#### [Task]
Copy the data below word for word, omitting the pictures.

# START OF Extracted material

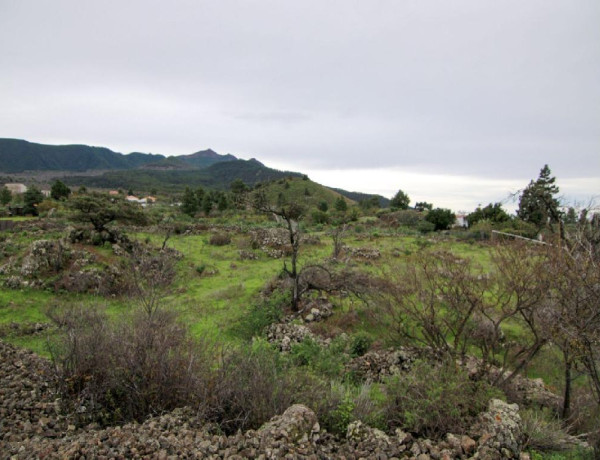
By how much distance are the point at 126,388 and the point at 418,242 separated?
2049 centimetres

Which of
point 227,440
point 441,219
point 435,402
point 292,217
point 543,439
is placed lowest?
point 227,440

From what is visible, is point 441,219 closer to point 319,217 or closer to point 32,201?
point 319,217

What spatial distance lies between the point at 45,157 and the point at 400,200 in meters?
178

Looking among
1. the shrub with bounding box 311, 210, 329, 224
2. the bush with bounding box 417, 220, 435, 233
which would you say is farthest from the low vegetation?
the shrub with bounding box 311, 210, 329, 224

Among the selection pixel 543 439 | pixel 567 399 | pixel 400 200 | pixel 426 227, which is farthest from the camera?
pixel 400 200

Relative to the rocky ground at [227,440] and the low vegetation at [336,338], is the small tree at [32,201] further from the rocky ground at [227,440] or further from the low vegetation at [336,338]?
the rocky ground at [227,440]

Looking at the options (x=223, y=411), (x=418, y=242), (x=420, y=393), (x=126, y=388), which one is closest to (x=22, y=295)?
(x=126, y=388)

# END OF Extracted material

#### [Task solution]
By how much distance are the point at 126,388 and the point at 418,242 separated?
2049 centimetres

Which of
point 227,440
point 441,219
point 435,402
point 292,217
point 543,439
is placed lowest?
point 227,440

From what is visible, is point 441,219 closer to point 319,217 or closer to point 32,201?
point 319,217

What spatial distance lies between the point at 45,157 and the point at 400,200 in meters?
178

Looking among
1. the shrub with bounding box 311, 210, 329, 224
2. the bush with bounding box 417, 220, 435, 233
which would you say is farthest from the low vegetation?
the shrub with bounding box 311, 210, 329, 224

Among the selection pixel 543 439 | pixel 567 399 | pixel 400 200 | pixel 426 227, which is farthest from the camera?
pixel 400 200

Relative to the rocky ground at [227,440] and the low vegetation at [336,338], is the small tree at [32,201] further from the rocky ground at [227,440] or further from the low vegetation at [336,338]?
the rocky ground at [227,440]

Looking at the options (x=223, y=411), (x=418, y=242), (x=420, y=393), (x=126, y=388), which one is closest to (x=22, y=295)?
(x=126, y=388)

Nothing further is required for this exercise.